Energy Storage At Sea
By Jack Burke15 August 2018
Rolls-Royce is launching a lithium-ion based energy storage system for ships the company said will offer ship owners a clean, safe and cost-efficient complete system.
Energy storage is a major green investment for a ship owner. Returns are maximized when the system is correctly dimensioned for the specific ship and includes intelligent power control, the company said. Rolls-Royce have been delivering energy storage systems since 2010, however the actual energy storage units were previously supplied by an external party.
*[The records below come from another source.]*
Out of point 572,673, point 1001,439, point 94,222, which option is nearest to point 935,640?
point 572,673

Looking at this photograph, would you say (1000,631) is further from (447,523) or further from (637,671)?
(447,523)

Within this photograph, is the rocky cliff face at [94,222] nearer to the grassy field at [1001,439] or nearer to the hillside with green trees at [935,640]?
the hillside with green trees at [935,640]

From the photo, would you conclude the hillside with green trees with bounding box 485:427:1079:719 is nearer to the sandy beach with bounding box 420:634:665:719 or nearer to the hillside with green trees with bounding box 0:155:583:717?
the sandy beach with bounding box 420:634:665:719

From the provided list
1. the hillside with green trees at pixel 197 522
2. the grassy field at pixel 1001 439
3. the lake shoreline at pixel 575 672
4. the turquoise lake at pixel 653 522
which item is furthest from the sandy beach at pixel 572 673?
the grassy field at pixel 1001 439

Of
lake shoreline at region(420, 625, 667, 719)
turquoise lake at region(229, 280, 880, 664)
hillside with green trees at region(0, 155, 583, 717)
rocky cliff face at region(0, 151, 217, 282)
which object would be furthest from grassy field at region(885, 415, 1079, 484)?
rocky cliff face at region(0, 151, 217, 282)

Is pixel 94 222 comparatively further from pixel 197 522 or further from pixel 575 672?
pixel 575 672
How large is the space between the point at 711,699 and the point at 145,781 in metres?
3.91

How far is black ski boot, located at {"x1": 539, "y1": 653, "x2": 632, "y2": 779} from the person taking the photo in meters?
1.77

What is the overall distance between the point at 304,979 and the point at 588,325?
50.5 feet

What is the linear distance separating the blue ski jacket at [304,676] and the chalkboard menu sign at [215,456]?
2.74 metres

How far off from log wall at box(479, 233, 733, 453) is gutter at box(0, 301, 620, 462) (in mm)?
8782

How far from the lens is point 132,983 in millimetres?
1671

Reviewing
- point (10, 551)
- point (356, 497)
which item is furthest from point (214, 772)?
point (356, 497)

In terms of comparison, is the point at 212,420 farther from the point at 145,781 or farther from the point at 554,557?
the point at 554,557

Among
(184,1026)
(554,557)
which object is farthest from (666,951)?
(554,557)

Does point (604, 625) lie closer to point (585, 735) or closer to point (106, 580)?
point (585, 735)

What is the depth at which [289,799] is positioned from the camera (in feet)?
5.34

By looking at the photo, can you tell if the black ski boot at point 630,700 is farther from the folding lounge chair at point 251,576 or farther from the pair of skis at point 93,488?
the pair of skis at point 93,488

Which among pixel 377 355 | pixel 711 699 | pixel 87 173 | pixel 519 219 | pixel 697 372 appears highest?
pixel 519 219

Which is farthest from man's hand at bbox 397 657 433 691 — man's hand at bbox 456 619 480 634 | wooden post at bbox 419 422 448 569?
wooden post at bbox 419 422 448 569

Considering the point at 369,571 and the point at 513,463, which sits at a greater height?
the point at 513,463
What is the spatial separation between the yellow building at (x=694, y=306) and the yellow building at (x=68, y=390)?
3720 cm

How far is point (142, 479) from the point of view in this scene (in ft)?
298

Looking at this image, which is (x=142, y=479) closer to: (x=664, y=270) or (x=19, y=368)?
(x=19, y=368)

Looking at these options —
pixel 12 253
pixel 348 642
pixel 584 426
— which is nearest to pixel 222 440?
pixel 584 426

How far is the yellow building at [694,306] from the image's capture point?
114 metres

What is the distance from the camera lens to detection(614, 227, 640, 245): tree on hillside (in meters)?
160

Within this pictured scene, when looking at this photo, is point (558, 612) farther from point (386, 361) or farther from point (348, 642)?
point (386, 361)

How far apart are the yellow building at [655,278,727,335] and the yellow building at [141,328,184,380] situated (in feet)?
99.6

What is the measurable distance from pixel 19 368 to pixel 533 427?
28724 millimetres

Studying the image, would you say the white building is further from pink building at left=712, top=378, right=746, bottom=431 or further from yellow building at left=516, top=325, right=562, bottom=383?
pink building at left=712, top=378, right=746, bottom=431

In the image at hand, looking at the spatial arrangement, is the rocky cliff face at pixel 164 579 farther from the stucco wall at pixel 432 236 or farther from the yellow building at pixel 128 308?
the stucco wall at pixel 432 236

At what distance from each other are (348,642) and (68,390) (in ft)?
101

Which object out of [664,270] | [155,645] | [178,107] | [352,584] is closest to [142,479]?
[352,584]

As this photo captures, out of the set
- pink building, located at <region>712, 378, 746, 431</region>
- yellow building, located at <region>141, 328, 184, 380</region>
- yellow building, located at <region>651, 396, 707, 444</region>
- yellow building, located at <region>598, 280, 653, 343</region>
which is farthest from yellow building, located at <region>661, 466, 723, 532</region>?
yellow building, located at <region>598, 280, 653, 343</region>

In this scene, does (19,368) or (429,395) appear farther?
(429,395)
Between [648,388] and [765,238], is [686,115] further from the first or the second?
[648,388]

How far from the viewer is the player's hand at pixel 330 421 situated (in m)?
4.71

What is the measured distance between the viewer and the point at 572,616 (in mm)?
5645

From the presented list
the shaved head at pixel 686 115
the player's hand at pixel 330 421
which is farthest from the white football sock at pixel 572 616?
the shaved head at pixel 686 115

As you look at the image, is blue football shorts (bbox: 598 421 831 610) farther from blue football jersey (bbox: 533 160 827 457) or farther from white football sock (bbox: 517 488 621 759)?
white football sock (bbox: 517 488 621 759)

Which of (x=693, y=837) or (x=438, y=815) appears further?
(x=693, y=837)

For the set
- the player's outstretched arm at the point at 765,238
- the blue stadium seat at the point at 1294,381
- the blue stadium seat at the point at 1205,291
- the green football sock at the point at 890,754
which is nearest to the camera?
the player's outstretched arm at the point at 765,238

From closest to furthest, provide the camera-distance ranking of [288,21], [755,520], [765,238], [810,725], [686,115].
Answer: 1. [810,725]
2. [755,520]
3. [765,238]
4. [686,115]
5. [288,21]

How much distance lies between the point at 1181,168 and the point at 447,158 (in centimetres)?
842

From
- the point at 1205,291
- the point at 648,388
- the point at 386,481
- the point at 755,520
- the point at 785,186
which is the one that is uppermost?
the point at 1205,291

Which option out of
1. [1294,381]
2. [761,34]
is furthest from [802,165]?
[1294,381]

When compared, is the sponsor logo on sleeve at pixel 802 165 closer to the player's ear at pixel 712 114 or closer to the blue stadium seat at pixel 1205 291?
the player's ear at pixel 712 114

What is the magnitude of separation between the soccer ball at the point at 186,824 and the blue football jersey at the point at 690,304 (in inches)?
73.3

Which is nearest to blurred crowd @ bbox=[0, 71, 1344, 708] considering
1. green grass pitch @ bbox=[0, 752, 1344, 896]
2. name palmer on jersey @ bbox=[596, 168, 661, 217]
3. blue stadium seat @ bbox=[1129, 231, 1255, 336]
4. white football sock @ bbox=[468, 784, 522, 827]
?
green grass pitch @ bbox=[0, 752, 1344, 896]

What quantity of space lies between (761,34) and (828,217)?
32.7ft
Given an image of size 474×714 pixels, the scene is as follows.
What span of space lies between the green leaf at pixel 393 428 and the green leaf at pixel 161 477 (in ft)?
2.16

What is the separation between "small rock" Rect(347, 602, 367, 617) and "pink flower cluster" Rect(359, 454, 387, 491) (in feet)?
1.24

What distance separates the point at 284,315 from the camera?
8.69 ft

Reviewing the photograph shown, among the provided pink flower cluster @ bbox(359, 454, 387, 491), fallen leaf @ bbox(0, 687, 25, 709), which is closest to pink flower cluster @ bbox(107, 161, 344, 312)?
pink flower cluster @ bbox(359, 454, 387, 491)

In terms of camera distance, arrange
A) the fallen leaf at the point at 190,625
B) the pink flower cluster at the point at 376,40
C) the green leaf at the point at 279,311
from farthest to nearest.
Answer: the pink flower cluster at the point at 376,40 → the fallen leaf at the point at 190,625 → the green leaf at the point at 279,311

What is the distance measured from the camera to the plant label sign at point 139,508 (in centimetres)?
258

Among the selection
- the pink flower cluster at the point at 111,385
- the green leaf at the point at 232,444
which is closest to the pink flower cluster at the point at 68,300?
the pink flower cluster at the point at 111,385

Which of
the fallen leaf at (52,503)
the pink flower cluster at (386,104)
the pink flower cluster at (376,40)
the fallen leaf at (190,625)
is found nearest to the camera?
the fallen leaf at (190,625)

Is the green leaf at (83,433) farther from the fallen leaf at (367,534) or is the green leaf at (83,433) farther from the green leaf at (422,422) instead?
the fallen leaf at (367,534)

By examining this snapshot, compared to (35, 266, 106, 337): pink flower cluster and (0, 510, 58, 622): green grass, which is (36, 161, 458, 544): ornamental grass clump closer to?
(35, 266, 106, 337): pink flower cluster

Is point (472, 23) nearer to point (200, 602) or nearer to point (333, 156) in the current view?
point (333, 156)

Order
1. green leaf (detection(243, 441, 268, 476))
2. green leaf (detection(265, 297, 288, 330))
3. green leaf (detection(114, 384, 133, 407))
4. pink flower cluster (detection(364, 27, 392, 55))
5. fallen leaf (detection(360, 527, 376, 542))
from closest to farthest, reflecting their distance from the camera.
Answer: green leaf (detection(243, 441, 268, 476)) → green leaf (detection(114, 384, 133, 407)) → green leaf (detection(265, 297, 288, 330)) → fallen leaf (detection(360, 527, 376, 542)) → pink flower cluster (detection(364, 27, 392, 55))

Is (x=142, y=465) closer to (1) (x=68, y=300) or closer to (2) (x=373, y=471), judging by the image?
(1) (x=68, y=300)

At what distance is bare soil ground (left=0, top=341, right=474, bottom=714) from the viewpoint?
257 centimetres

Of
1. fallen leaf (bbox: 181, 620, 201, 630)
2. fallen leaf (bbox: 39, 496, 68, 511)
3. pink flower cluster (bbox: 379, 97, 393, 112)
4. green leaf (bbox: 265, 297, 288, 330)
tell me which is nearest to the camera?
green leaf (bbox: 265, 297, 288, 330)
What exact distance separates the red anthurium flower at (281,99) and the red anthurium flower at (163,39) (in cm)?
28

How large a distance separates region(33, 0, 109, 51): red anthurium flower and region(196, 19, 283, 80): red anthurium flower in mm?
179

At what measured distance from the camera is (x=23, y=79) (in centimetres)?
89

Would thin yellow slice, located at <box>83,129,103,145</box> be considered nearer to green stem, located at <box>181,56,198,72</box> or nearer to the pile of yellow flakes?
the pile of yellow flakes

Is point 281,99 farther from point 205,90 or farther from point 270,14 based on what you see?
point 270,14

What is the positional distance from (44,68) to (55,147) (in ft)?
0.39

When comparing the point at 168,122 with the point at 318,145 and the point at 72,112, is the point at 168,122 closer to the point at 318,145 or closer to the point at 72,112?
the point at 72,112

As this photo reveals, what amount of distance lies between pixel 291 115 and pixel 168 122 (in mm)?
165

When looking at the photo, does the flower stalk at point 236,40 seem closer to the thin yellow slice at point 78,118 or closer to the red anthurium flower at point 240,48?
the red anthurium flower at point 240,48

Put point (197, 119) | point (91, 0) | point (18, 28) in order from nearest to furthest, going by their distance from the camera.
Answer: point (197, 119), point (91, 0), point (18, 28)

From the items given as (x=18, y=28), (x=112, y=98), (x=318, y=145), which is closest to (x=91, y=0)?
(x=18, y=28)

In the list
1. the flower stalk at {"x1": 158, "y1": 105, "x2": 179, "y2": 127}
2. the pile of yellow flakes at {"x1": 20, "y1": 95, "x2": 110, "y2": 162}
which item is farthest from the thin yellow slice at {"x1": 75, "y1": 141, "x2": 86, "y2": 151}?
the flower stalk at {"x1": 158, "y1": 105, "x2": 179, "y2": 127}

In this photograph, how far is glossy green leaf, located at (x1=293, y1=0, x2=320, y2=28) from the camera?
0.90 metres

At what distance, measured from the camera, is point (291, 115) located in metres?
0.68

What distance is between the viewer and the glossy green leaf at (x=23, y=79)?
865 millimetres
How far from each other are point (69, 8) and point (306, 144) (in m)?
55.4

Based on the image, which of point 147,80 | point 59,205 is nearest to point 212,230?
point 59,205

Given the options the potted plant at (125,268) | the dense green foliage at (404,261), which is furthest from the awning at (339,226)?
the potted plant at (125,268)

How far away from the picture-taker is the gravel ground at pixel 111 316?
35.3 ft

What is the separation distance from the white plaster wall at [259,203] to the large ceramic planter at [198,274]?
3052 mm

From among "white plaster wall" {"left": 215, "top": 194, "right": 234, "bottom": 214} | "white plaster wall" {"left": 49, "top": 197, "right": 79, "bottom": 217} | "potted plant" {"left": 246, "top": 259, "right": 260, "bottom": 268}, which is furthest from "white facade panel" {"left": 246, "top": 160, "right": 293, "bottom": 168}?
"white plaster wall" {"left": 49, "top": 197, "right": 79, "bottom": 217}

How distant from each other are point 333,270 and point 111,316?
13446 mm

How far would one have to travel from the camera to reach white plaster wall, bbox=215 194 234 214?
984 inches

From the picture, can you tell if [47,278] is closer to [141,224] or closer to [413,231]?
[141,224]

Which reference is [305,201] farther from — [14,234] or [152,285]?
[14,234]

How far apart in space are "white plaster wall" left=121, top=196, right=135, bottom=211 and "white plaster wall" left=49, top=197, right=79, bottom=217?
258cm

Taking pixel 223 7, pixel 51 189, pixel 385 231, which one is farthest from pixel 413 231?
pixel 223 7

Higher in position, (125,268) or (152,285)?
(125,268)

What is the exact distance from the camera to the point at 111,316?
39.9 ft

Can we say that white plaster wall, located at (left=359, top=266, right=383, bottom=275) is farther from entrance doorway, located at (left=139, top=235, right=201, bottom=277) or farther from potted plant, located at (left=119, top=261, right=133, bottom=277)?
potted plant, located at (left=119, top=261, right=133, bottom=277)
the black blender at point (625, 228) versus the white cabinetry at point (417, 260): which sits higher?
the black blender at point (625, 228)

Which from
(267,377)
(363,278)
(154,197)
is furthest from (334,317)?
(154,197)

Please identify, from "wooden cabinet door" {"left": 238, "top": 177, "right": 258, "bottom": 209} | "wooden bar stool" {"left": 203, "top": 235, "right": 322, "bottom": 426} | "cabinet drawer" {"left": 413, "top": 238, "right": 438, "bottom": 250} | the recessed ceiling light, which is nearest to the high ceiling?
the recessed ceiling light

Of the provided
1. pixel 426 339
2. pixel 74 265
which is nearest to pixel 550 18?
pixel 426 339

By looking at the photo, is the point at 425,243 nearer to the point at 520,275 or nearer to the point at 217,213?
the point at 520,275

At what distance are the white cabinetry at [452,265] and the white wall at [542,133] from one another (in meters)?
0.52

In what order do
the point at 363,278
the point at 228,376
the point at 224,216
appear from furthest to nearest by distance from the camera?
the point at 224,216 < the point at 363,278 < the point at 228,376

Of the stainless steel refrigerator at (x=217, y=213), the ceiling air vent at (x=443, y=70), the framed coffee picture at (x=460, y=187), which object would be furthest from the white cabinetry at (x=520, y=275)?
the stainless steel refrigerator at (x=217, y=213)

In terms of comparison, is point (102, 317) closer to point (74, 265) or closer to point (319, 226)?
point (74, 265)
The SAVe Energy storage system is designed to be a cost competitive, highly efficient and liquid cooled battery system with a modular design that enables the product to scale according to energy and power requirements, the company said. SAVe Energy comply with international regulations for low and zero emission propulsion systems.
SAVe Energy is an energy storage unit (ESU), and was recently class approved by DNV GL, confirming that SAVe Energy has been developed in compliance with the newest 2018 ruleset, and are accepted for installation on all vessels classed by DNV GL.
The development work has been partly funded by the Norwegian Research Council of Norway’s ENERGIX program. The three ship owning companies Color Line, Norled and the Norwegian Coastal Administration Shipping Co. have been partners in the development, ensuring that the energy storage system covers a wide variety of marine applications, including ferries, cruise vessels and multi-purpose vessels.
SAVe Energy is be delivered from the Rolls-Royce Power Electric site in Bergen, Norway, as part of the company’s offering of complete ship systems.
“The electrification of ships is building momentum,” said Andreas Seth, Rolls-Royce, EVP Electrical, Automation and Control – Commercial Marine. “From 2010 we have delivered battery systems representing about 15 MWh in total. However now the potential deployment of our patent pending SAVe Energy in 2019 alone is 10-18 MWh.”
SAVe Energy can be applied to several areas including peak shaving, spinning reserve and battery powered vessels. Combined with a liquefied natural gas (LNG) or diesel powered engine in a hybrid solution, it will increase efficiency and reduce emissions, and can be coupled with most types of propulsion units, according to the company. In a hybrid set up, SAVe Energy handles the peak load, while the main power generators will relate to the average load and not reduce the propulsion units thrusting capabilities.
“Battery systems have become a key component of our power and propulsions systems, and SAVe Energy is being introduced on many of the projects we are currently working on,” Seth said. “This includes the upgrade programme for Hurtigruten’s cruise ferries, the advanced fishing vessel recently ordered by Prestfjord and the ongoing retrofits of offshore support vessels. As a system provider we can find the best solution considering both installation and operational cost.”